__TRECHO FORNECIDO__:
Aos / às profissionais da Rede Municipal de Educação de Ribeirão Preto,
À Sociedade Ribeirãopretana,
Enquanto os leões não tiverem os seus contadores de história, as histórias das caçadas glorificarão os feitos dos caçadores .
(Provérbio iorubano)
Muitas pessoas vêm acompanhando atentamente o “Projeto Baobá – Ribeirão Preto Educando para a Igualdade Étnico-Racial”, concebido em conjunto com o Centro Cultural Orunmilá, coordenado e executado por nós junto à rede municipal de educação de Ribeirão Preto.
Pois bem, nesse momento em que solicitamos a nossa exoneração do cargo que vínhamos ocupando na administração municipal de Ribeirão Preto, desde dezembro de 2005, gostaríamos de compartilhar ou talvez rememorar, com todos/as um pouco da história desse projeto e explicitar as motivações que nos conduziram a essa decisão.
Para aqueles e aquelas que questionam nosso pedido de exoneração, chamando a nossa responsabilidade para a grandeza do Projeto Baobá, saibam que não estamos saindo da luta, mas apenas mudando de trincheira.
A nossa permanência na atual administração tornou-se inviável, pela recusa inexplicável de atual prefeita, Sra. Darcy Vera (DEM), em estabelecer o diálogo com o Movimento Social Negro de Ribeirão Preto; em dar continuidade às políticas públicas de promoção da igualdade racial conquistadas com muitas lutas em governos anteriores; e até em conversar sobre o acordo assinado publicamente com o Centro Cultural Orunmilá, durante a campanha, prometendo a criação de uma Secretaria de Promoção da Igualdade Racial.
Há os que pensam que estamos sendo apressados, pois não é viável a criação de uma Secretaria no primeiro ano de governo. Sabemos disso e respeitamos, mas não nos parece um bom sinal a suspensão das políticas que já estavam em vigor, sem qualquer tipo de diálogo.

__AMOSTRA DO MATERIAL__:

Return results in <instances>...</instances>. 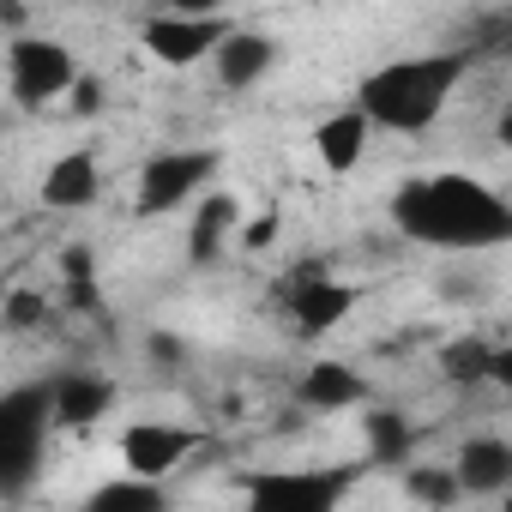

__INSTRUÇÕES__:
a) Segundo a carta sobre o Projeto Baobá, desde quando os autores ocupavam o cargo na administração municipal de Ribeirão Preto?
b) Dê continuidade à carta sobre o Projeto Baobá a partir do ponto em que ela para.

__RESULTADOS FINAIS__:
a) Desde dezembro de 2005.

b)
Coerência e compromisso histórico com as lutas do povo negro no Brasil nos levaram a esta decisão, após várias cobranças de um posicionamento explícito da atual administração (DEM/PMDB), sem resposta.
A luta por políticas públicas de combate ao racismo e de promoção da igualdade racial na educação, na saúde, na cultura, entre outras, perpassa toda a história do Movimento Negro Brasileiro pós-abolição. Sendo partícipe e fruto dessa história, seria uma indignidade da nossa parte continuar compondo um governo (DEM/PMDB) que insiste em ignorar nossa história e nossas demandas.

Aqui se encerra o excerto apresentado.